When is a failing grade not a failing grade? In Quebec schools, apparently
If your school-aged child barely gets a passing grade this year, chances are, he or she may have actually failed the year.
Yesterday, the education minister admitted during question period that indeed, if you get a 57, 58 or 59 on a provincial exam, a piece of software automatically rounds the mark up to 60.
The PQ's education critic, Alexandre Cloutier, grilled Sebastien Proulx on the subject yesterday, and eventually forced the ministry's staff to inform Proulx that indeed, 57s, 58s, and 59s were turned into passing grades.
And reports are also suggesting borderline fails on final report cards sometimes also get changed to minimal passes — without the teacher's consent.
Westmount High teacher Rob Green told CJAD 800's Leslie Roberts that this situation may have to do with recent school reforms, which place a premium on student success.

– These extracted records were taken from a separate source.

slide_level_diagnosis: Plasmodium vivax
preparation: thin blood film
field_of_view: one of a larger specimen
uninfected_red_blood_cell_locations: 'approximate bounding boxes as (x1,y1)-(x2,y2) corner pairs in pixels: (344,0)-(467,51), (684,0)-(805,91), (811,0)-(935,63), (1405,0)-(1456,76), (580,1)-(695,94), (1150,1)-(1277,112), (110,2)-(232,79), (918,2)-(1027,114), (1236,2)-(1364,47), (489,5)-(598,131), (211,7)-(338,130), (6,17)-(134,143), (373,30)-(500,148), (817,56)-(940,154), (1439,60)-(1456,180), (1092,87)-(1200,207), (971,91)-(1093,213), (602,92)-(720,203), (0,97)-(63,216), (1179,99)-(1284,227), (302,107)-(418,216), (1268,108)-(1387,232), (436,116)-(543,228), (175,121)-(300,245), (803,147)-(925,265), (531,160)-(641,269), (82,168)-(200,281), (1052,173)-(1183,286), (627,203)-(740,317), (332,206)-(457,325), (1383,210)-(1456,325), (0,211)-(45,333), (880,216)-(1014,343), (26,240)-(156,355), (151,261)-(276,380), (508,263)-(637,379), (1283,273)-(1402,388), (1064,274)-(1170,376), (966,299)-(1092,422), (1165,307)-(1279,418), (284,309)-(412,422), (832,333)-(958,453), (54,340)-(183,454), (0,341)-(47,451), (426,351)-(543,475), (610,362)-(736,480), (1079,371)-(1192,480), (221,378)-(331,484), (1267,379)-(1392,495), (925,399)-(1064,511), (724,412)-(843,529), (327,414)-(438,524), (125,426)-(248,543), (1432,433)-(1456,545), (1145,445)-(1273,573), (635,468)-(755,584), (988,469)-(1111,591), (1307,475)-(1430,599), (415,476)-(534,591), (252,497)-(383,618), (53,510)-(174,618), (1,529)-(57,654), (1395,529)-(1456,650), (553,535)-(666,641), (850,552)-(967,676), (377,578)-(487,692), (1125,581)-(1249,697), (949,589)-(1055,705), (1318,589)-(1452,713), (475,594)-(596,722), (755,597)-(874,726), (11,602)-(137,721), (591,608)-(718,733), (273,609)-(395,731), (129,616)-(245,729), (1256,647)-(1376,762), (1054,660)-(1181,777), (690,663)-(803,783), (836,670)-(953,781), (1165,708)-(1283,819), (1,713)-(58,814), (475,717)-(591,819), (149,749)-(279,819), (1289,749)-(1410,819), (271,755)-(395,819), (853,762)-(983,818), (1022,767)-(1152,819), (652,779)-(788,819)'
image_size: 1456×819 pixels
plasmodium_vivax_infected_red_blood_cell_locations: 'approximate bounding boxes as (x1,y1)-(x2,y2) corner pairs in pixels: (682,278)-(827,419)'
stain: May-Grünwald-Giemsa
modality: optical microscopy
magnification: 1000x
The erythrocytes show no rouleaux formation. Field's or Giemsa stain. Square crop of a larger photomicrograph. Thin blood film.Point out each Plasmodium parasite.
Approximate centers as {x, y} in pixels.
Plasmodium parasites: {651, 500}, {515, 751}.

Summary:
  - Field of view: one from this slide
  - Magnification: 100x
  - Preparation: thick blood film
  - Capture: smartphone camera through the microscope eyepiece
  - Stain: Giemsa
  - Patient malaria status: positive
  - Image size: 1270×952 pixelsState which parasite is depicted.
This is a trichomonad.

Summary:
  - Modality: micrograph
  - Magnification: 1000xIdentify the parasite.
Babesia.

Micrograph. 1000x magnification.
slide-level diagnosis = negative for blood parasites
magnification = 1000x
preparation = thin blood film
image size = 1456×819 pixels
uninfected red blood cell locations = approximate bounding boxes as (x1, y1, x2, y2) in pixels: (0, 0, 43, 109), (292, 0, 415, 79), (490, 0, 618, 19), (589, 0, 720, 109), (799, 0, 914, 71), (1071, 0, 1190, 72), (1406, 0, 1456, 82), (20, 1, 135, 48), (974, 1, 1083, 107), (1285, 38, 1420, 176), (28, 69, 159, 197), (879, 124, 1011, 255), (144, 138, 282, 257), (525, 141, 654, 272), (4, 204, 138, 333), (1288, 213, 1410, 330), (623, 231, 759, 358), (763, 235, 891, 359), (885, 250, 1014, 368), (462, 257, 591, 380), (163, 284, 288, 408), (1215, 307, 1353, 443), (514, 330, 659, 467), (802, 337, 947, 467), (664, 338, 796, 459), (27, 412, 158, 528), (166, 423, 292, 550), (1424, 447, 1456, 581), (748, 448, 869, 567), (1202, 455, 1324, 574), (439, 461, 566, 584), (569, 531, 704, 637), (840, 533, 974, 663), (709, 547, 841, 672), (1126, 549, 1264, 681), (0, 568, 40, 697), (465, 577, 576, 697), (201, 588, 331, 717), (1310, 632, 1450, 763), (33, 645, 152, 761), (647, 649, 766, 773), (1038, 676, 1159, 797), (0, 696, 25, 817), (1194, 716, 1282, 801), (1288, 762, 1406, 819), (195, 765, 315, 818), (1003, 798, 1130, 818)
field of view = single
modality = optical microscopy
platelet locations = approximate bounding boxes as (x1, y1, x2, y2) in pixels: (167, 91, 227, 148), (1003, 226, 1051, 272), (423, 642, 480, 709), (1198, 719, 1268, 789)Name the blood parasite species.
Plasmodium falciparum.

"Every school now has to, basically has to sign this contract with the government called a Management and Educational Success Agreement, which basically commits the school to increasing success rates by a certain percentage each year," Green says.
He suggests that at some English school boards, teachers are being told straight-out not to put a 57 on a student's final report card.
Green also says that approach is setting students up for failure at the next level, and represents no less than a dismissal of a teacher's professional opinion.
"It bothers me in the senses that it is an attack on my professional integrity," he says. "It's not the way things are supposed to work according to the Education Act...the evaluation of students is solely the teacher's responsibility, and yet that doesn't seem to be the way it's happening in practice."